_Selected text:_
begin
Does digital ID have risks even if it's ZK-wrapped?

2025 Jun 28 See all posts


Does digital ID have risks even if it's ZK-wrapped?

Special thanks to Balvi volunteers, Silviculture members and World team members for discussion.

The use of zero-knowledge proofs to protect privacy in digital ID systems is now becoming at least somewhat mainstream. Various ZK-passport projects are creating very user-friendly software packages that use zero-knowledge proofs to prove that a user has a valid ID without revealing any details of their ID. World ID (formerly Worldcoin), which uses biometrics for verification and zero knowledge proofs for privacy, recently passed 10 million users. A Taiwan government project for digital ID uses zero knowledge proofs, and EU digital ID work is also increasingly taking zero knowledge proofs seriously.

On the surface, widespread adoption of ZK-wrapped digital ID seems like it would be a great victory for d/acc, protecting our social media, voting, and all kinds of internet services against manipulation from sybils and bots, all without compromising on privacy. But is it that simple, or does ZK-wrapped ID still have risks? This post will make the following argument:

How ZK-wrapped identity works

Imagine that you've scanned your eyeballs to get a World ID. Or perhaps, you scanned your passport with your phone's NFC reader to get a ZK-passport-based ID. For the purposes of the arguments made in this post, the two have the same properties (barring a few edge cases like multiple citizenships).

On your phone, you have a secret value, s. In the onchain global registry, there is a public hash, H(s). To log into an application, you generate an application-specific user ID, H(s, app_name) , and you use a zero-knowledge proof to prove that this ID comes from the same s as one of the public hashes in the registry. Hence, for each public hash, you can only generate one ID for each application, but it is never revealed which application-specific ID corresponds to which public hash.



In reality, the design can be somewhat more complex. In World ID, the app-specific ID is actually a hash that takes in the application ID and a session ID. Hence, different actions within the same app can also be unlinked from each other. A ZK-passport-based design can be built in a similar way.

Before we get into the downsides of this type of identity, it's first important to appreciate the upsides that it offers. Outside of the very small world of ZKID, in order to authenticate yourself to a service that requires ID, you need to actually reveal your legal identity. This is a gross violation of the common computer-security principle of least privilege: a process should only get the least authority and information required to accomplish its task. They need a proof that you're not a bot, or are over 18, or are from a particular country; they get a pointer to your entire identity.
end
_Data extract:_
begin
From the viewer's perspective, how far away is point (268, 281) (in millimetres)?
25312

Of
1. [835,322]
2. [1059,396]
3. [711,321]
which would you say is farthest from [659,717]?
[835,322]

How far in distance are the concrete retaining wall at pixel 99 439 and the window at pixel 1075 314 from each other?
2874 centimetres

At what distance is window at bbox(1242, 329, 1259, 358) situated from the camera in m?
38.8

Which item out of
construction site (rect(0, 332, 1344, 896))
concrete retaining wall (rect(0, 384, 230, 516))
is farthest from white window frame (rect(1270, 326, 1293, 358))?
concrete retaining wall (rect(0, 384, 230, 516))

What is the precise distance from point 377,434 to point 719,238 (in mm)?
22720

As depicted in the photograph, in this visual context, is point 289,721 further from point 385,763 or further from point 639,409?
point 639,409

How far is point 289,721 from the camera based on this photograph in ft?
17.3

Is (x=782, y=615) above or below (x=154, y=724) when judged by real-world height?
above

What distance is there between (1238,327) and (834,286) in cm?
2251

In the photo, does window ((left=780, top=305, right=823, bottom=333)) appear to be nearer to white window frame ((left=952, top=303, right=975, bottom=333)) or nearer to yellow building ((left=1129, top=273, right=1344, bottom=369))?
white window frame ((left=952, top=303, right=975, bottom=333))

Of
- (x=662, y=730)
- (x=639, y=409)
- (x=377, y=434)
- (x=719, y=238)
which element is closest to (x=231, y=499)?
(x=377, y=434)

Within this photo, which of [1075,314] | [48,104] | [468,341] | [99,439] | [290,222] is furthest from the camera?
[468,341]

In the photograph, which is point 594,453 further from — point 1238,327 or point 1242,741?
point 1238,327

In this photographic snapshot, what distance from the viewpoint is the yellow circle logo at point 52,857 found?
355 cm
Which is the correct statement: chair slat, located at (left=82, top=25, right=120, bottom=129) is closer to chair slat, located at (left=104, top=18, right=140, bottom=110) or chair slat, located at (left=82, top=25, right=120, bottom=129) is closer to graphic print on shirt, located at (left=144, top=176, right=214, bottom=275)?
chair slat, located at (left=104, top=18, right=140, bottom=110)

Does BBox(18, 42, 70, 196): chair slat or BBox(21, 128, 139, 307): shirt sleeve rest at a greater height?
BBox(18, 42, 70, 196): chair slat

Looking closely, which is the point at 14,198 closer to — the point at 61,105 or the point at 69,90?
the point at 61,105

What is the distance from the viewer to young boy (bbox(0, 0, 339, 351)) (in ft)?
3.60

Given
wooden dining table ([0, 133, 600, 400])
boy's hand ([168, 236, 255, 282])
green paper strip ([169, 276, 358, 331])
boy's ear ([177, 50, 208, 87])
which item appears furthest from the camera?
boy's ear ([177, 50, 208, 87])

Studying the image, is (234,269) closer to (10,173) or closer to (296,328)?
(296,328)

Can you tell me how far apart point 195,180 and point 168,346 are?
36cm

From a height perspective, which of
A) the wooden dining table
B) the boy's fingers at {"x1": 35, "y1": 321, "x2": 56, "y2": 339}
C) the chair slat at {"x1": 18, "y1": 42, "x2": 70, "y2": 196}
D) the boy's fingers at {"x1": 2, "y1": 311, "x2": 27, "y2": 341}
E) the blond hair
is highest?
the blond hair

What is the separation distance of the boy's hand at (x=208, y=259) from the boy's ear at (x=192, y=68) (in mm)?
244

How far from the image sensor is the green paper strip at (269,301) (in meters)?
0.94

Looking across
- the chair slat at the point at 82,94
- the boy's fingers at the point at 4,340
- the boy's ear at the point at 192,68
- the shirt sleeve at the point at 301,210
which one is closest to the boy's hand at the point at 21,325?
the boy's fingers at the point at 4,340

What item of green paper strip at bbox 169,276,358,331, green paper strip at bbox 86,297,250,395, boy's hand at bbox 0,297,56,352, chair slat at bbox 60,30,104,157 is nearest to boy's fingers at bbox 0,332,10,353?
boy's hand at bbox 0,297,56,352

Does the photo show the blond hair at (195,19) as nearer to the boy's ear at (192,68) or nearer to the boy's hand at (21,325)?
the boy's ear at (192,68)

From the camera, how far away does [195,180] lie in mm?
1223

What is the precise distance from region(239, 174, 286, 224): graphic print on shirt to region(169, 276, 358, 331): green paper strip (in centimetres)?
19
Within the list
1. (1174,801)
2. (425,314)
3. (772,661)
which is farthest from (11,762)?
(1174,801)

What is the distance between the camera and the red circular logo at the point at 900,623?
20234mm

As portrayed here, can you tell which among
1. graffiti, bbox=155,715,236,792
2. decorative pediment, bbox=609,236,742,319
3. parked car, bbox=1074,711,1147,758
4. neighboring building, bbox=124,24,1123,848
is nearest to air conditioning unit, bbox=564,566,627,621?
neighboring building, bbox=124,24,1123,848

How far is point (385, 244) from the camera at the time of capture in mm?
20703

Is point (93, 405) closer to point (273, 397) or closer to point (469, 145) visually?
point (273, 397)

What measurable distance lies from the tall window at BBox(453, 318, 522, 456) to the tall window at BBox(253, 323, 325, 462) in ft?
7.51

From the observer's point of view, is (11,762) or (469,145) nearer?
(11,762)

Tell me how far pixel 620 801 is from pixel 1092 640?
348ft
end
_What this task involves:_ Write out the part of the post on ZK-wrapped digital ID above from the words "Imagine that you've" up to and including the words "like multiple citizenships).".

_Written response:_
Imagine that you've scanned your eyeballs to get a World ID. Or perhaps, you scanned your passport with your phone's NFC reader to get a ZK-passport-based ID. For the purposes of the arguments made in this post, the two have the same properties (barring a few edge cases like multiple citizenships).